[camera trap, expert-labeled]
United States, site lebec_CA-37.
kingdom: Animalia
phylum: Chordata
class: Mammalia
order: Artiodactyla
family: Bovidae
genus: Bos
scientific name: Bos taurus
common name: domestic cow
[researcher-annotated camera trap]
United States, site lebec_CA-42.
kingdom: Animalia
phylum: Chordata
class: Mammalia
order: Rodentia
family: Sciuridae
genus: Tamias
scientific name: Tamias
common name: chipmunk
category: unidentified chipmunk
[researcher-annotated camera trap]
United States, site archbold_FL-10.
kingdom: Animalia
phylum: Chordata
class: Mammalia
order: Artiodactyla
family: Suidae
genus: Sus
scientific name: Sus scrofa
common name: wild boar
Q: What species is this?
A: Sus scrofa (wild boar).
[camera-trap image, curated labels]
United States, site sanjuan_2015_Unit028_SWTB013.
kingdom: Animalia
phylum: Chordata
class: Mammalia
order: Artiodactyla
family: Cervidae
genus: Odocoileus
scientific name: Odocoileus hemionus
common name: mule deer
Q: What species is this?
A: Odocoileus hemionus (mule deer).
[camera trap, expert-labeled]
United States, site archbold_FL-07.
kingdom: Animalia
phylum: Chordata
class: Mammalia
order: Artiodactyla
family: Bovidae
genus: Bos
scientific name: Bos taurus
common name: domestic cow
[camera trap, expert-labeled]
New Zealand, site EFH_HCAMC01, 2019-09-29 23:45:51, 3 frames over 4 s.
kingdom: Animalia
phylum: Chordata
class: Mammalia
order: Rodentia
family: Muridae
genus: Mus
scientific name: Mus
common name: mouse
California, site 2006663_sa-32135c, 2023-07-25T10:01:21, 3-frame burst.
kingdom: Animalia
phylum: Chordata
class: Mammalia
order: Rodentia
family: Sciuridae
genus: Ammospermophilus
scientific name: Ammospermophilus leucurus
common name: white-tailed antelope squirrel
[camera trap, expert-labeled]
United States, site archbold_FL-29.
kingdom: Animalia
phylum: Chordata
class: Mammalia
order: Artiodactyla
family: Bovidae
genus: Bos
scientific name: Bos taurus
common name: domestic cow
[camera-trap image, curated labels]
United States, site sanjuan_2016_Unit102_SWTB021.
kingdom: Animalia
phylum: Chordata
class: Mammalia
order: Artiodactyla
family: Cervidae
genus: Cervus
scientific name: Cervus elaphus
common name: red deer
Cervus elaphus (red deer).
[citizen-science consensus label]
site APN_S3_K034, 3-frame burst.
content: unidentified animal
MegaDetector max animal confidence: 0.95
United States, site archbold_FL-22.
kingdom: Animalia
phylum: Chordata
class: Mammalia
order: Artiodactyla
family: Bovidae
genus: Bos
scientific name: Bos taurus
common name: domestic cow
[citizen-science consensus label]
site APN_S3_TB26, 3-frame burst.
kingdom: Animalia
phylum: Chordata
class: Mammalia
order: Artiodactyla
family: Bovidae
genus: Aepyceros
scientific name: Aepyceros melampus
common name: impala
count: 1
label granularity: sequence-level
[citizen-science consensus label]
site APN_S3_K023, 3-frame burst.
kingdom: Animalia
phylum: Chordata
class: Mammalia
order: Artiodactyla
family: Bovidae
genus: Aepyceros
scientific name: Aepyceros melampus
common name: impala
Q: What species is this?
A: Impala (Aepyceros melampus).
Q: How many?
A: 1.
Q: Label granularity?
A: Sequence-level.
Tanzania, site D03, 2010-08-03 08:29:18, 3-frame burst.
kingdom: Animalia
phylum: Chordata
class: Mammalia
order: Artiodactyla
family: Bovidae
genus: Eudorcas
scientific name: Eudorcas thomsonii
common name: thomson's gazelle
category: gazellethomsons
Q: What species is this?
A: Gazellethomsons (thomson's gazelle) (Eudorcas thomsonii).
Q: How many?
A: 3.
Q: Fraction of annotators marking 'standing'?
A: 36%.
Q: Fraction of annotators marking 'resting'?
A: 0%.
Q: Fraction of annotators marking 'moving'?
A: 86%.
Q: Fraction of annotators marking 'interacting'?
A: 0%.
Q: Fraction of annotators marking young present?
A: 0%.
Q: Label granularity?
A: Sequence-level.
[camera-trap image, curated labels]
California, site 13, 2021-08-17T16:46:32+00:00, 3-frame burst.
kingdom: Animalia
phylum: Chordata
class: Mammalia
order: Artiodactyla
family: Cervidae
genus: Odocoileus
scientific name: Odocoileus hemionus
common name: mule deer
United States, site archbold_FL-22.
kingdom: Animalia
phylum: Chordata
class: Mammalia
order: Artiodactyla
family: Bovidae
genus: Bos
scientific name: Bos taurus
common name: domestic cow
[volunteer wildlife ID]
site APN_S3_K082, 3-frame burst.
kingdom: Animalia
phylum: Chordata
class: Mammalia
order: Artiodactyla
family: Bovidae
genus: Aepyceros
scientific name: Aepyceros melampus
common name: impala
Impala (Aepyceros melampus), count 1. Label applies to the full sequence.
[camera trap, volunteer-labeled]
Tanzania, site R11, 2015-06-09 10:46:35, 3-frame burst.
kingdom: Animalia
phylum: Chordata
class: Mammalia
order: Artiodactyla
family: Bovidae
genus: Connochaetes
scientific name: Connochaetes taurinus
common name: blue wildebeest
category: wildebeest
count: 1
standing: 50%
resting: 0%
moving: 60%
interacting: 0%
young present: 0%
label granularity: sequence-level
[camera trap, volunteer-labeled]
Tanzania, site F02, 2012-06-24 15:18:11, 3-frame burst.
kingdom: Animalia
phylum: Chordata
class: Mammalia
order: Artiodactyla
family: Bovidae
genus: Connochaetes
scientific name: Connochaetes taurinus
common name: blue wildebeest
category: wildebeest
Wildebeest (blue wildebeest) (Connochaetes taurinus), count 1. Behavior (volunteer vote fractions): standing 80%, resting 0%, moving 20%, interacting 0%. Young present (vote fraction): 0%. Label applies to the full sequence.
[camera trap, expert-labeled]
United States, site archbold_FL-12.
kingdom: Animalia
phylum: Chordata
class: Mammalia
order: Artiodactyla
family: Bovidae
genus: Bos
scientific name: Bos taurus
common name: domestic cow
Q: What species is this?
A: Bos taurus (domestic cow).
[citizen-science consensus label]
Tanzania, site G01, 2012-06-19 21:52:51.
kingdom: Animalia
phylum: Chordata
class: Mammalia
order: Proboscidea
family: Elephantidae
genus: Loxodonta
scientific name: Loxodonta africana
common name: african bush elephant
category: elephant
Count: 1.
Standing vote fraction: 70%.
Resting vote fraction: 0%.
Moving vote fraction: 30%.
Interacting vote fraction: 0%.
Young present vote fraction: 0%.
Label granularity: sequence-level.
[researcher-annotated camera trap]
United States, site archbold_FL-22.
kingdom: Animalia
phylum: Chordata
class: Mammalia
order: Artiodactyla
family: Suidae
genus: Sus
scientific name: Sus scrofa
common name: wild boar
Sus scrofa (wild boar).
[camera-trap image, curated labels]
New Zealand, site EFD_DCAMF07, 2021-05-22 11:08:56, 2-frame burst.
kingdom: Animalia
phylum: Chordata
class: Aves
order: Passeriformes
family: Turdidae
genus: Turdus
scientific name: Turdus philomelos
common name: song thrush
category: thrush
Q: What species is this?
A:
* * * * *
* _Exercise aim_: A complete, exact copy of the entries above is what is wanted.

* _Exercise answer_:
[camera trap, expert-labeled]
United States, site lebec_CA-37.
kingdom: Animalia
phylum: Chordata
class: Mammalia
order: Artiodactyla
family: Bovidae
genus: Bos
scientific name: Bos taurus
common name: domestic cow
[researcher-annotated camera trap]
United States, site lebec_CA-42.
kingdom: Animalia
phylum: Chordata
class: Mammalia
order: Rodentia
family: Sciuridae
genus: Tamias
scientific name: Tamias
common name: chipmunk
category: unidentified chipmunk
[researcher-annotated camera trap]
United States, site archbold_FL-10.
kingdom: Animalia
phylum: Chordata
class: Mammalia
order: Artiodactyla
family: Suidae
genus: Sus
scientific name: Sus scrofa
common name: wild boar
Q: What species is this?
A: Sus scrofa (wild boar).
[camera-trap image, curated labels]
United States, site sanjuan_2015_Unit028_SWTB013.
kingdom: Animalia
phylum: Chordata
class: Mammalia
order: Artiodactyla
family: Cervidae
genus: Odocoileus
scientific name: Odocoileus hemionus
common name: mule deer
Q: What species is this?
A: Odocoileus hemionus (mule deer).
[camera trap, expert-labeled]
United States, site archbold_FL-07.
kingdom: Animalia
phylum: Chordata
class: Mammalia
order: Artiodactyla
family: Bovidae
genus: Bos
scientific name: Bos taurus
common name: domestic cow
[camera trap, expert-labeled]
New Zealand, site EFH_HCAMC01, 2019-09-29 23:45:51, 3 frames over 4 s.
kingdom: Animalia
phylum: Chordata
class: Mammalia
order: Rodentia
family: Muridae
genus: Mus
scientific name: Mus
common name: mouse
California, site 2006663_sa-32135c, 2023-07-25T10:01:21, 3-frame burst.
kingdom: Animalia
phylum: Chordata
class: Mammalia
order: Rodentia
family: Sciuridae
genus: Ammospermophilus
scientific name: Ammospermophilus leucurus
common name: white-tailed antelope squirrel
[camera trap, expert-labeled]
United States, site archbold_FL-29.
kingdom: Animalia
phylum: Chordata
class: Mammalia
order: Artiodactyla
family: Bovidae
genus: Bos
scientific name: Bos taurus
common name: domestic cow
[camera-trap image, curated labels]
United States, site sanjuan_2016_Unit102_SWTB021.
kingdom: Animalia
phylum: Chordata
class: Mammalia
order: Artiodactyla
family: Cervidae
genus: Cervus
scientific name: Cervus elaphus
common name: red deer
Cervus elaphus (red deer).
[citizen-science consensus label]
site APN_S3_K034, 3-frame burst.
content: unidentified animal
MegaDetector max animal confidence: 0.95
United States, site archbold_FL-22.
kingdom: Animalia
phylum: Chordata
class: Mammalia
order: Artiodactyla
family: Bovidae
genus: Bos
scientific name: Bos taurus
common name: domestic cow
[citizen-science consensus label]
site APN_S3_TB26, 3-frame burst.
kingdom: Animalia
phylum: Chordata
class: Mammalia
order: Artiodactyla
family: Bovidae
genus: Aepyceros
scientific name: Aepyceros melampus
common name: impala
count: 1
label granularity: sequence-level
[citizen-science consensus label]
site APN_S3_K023, 3-frame burst.
kingdom: Animalia
phylum: Chordata
class: Mammalia
order: Artiodactyla
family: Bovidae
genus: Aepyceros
scientific name: Aepyceros melampus
common name: impala
Q: What species is this?
A: Impala (Aepyceros melampus).
Q: How many?
A: 1.
Q: Label granularity?
A: Sequence-level.
Tanzania, site D03, 2010-08-03 08:29:18, 3-frame burst.
kingdom: Animalia
phylum: Chordata
class: Mammalia
order: Artiodactyla
family: Bovidae
genus: Eudorcas
scientific name: Eudorcas thomsonii
common name: thomson's gazelle
category: gazellethomsons
Q: What species is this?
A: Gazellethomsons (thomson's gazelle) (Eudorcas thomsonii).
Q: How many?
A: 3.
Q: Fraction of annotators marking 'standing'?
A: 36%.
Q: Fraction of annotators marking 'resting'?
A: 0%.
Q: Fraction of annotators marking 'moving'?
A: 86%.
Q: Fraction of annotators marking 'interacting'?
A: 0%.
Q: Fraction of annotators marking young present?
A: 0%.
Q: Label granularity?
A: Sequence-level.
[camera-trap image, curated labels]
California, site 13, 2021-08-17T16:46:32+00:00, 3-frame burst.
kingdom: Animalia
phylum: Chordata
class: Mammalia
order: Artiodactyla
family: Cervidae
genus: Odocoileus
scientific name: Odocoileus hemionus
common name: mule deer
United States, site archbold_FL-22.
kingdom: Animalia
phylum: Chordata
class: Mammalia
order: Artiodactyla
family: Bovidae
genus: Bos
scientific name: Bos taurus
common name: domestic cow
[volunteer wildlife ID]
site APN_S3_K082, 3-frame burst.
kingdom: Animalia
phylum: Chordata
class: Mammalia
order: Artiodactyla
family: Bovidae
genus: Aepyceros
scientific name: Aepyceros melampus
common name: impala
Impala (Aepyceros melampus), count 1. Label applies to the full sequence.
[camera trap, volunteer-labeled]
Tanzania, site R11, 2015-06-09 10:46:35, 3-frame burst.
kingdom: Animalia
phylum: Chordata
class: Mammalia
order: Artiodactyla
family: Bovidae
genus: Connochaetes
scientific name: Connochaetes taurinus
common name: blue wildebeest
category: wildebeest
count: 1
standing: 50%
resting: 0%
moving: 60%
interacting: 0%
young present: 0%
label granularity: sequence-level
[camera trap, volunteer-labeled]
Tanzania, site F02, 2012-06-24 15:18:11, 3-frame burst.
kingdom: Animalia
phylum: Chordata
class: Mammalia
order: Artiodactyla
family: Bovidae
genus: Connochaetes
scientific name: Connochaetes taurinus
common name: blue wildebeest
category: wildebeest
Wildebeest (blue wildebeest) (Connochaetes taurinus), count 1. Behavior (volunteer vote fractions): standing 80%, resting 0%, moving 20%, interacting 0%. Young present (vote fraction): 0%. Label applies to the full sequence.
[camera trap, expert-labeled]
United States, site archbold_FL-12.
kingdom: Animalia
phylum: Chordata
class: Mammalia
order: Artiodactyla
family: Bovidae
genus: Bos
scientific name: Bos taurus
common name: domestic cow
Q: What species is this?
A: Bos taurus (domestic cow).
[citizen-science consensus label]
Tanzania, site G01, 2012-06-19 21:52:51.
kingdom: Animalia
phylum: Chordata
class: Mammalia
order: Proboscidea
family: Elephantidae
genus: Loxodonta
scientific name: Loxodonta africana
common name: african bush elephant
category: elephant
Count: 1.
Standing vote fraction: 70%.
Resting vote fraction: 0%.
Moving vote fraction: 30%.
Interacting vote fraction: 0%.
Young present vote fraction: 0%.
Label granularity: sequence-level.
[researcher-annotated camera trap]
United States, site archbold_FL-22.
kingdom: Animalia
phylum: Chordata
class: Mammalia
order: Artiodactyla
family: Suidae
genus: Sus
scientific name: Sus scrofa
common name: wild boar
Sus scrofa (wild boar).
[camera-trap image, curated labels]
New Zealand, site EFD_DCAMF07, 2021-05-22 11:08:56, 2-frame burst.
kingdom: Animalia
phylum: Chordata
class: Aves
order: Passeriformes
family: Turdidae
genus: Turdus
scientific name: Turdus philomelos
common name: song thrush
category: thrush
Q: What species is this?
A:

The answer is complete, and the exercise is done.